Jobs:
A. Do these statements agree with the passage on production AI systems? (i) Human review belongs where mistakes would be costly. (ii) Large prompts that try to solve everything are reliable. (iii) The model version in production should be upgraded automatically. Answer yes or no for each and quote the words from the passage that decide it.
B. Return everything in the passage on production AI systems from "Model versioning —" down to "a new dependency.", copied word for word.

Production systems must include validation layers:

Structured outputs or schemas that enforce format
Deterministic business rules that override model judgment where appropriate
Output validation that catches hallucinations and constraint violations
Retry and repair loops for recoverable failures
Human review where the cost of error is high

The guardrails aren't an admission that the AI is bad. They're the engineering that makes the AI useful.

Smaller steps replace large prompts

Large prompts that try to solve everything are fragile. They combine too many failure modes into a single call.

Reliable AI systems decompose tasks:

Classify the input
Retrieve relevant context
Generate output
Validate structure and quality
Repair if needed

Each step can be evaluated, monitored, and improved independently. Smaller reasoning units increase reliability for the same reason that small functions are more reliable than monolithic ones.

Observability replaces assumptions

Production AI systems must expose:

Prompt logs — what went in
Model responses — what came out
Evaluation scores — how good was it
Failure cases — what went wrong
Cost and latency metrics — what it costs

You can't improve what you can't see. And AI systems fail in ways that are invisible without instrumentation — the output looks plausible but is wrong.

Versioning replaces stability

AI models evolve continuously. A model update can change behavior in ways no code change would explain.

Engineering practices must include:

Model versioning — pin the model version in production. Upgrade deliberately.
Prompt versioning — treat prompts like code. Track changes. Review diffs.
Evaluation on upgrade — run your evaluation suite before and after every model change, the same way you run tests before deploying a new dependency.

(A run of records)
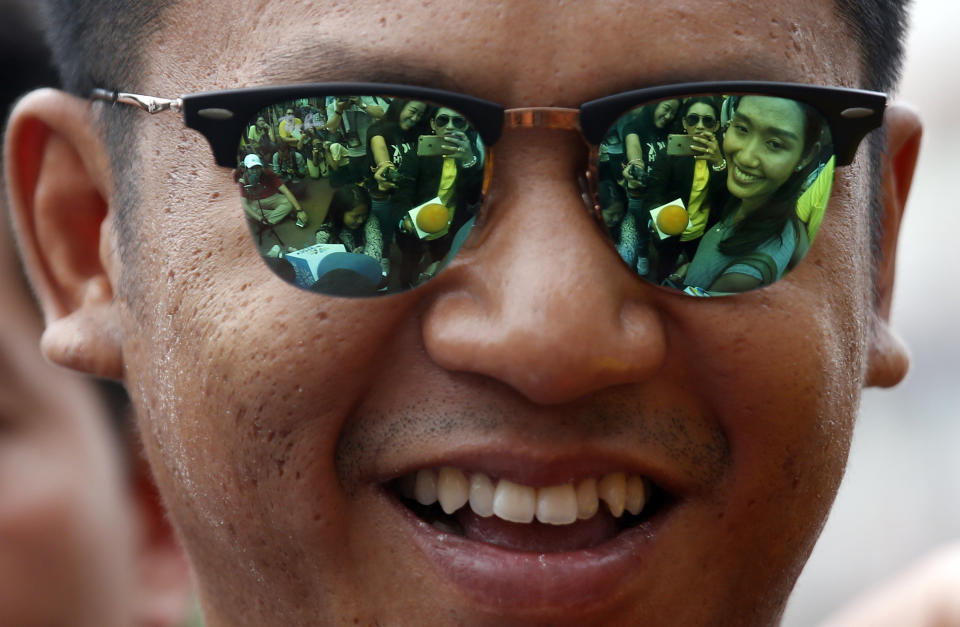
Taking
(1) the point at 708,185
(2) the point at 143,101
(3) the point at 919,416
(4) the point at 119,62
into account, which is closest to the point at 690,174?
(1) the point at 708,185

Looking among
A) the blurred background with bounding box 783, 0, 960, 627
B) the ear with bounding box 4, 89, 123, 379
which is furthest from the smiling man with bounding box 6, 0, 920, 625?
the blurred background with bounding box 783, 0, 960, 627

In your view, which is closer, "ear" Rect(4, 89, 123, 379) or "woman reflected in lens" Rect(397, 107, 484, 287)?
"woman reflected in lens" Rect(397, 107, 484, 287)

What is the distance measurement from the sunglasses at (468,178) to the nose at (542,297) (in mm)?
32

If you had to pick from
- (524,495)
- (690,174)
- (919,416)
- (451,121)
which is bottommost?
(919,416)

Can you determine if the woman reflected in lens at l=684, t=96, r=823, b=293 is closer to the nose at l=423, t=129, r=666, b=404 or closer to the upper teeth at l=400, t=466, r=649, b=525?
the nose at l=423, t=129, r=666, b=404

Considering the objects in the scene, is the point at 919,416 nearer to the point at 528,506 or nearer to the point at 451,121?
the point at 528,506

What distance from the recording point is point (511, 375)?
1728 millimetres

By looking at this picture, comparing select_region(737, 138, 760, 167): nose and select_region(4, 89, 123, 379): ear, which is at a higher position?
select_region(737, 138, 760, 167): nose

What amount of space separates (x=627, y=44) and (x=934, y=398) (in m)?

* * *

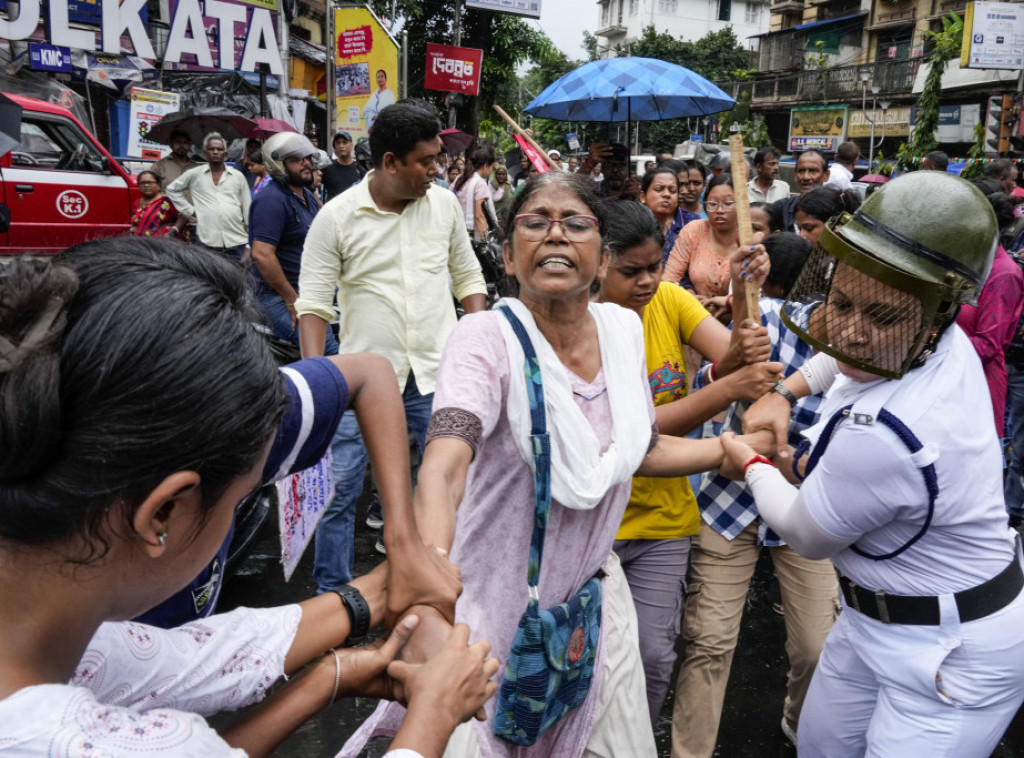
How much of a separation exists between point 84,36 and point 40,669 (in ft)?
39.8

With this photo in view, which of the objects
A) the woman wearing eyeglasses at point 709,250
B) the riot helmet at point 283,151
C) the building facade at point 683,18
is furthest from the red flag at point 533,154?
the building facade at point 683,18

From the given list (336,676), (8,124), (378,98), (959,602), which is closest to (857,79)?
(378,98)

---

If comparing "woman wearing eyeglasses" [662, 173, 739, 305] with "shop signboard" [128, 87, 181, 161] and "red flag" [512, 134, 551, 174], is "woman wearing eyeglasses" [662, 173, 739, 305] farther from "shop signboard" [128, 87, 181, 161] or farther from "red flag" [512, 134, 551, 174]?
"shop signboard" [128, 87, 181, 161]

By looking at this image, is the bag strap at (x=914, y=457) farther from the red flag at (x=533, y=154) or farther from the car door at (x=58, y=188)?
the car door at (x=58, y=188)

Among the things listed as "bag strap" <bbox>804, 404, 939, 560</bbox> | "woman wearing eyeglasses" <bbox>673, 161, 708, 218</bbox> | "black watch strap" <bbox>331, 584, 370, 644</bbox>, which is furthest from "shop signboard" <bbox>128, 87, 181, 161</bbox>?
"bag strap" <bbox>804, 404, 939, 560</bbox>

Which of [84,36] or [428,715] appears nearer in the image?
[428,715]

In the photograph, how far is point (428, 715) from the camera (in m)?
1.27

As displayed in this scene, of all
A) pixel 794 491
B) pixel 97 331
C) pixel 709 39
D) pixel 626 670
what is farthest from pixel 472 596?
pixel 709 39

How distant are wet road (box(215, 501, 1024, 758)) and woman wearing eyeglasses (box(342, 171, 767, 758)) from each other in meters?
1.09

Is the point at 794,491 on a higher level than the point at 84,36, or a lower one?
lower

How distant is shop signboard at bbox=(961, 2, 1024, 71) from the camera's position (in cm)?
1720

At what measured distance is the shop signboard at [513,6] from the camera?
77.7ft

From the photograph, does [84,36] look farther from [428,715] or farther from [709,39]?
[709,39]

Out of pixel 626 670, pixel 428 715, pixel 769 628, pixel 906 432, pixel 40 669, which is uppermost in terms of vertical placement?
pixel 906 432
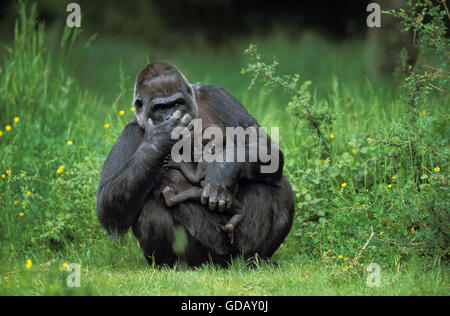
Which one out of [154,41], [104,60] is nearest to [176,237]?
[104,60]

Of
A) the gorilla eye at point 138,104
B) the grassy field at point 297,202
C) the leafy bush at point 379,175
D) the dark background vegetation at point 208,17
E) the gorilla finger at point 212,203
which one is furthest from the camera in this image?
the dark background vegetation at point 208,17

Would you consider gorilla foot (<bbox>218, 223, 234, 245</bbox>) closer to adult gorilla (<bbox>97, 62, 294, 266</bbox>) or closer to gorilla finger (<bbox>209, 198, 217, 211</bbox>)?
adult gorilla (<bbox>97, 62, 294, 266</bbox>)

Answer set:
A.
(i) Yes: "Human review where the cost of error is high"
(ii) No: "Large prompts that try to solve everything are fragile."
(iii) No: "pin the model version in production. Upgrade deliberately."

B.
Model versioning — pin the model version in production. Upgrade deliberately.
Prompt versioning — treat prompts like code. Track changes. Review diffs.
Evaluation on upgrade — run your evaluation suite before and after every model change, the same way you run tests before deploying a new dependency.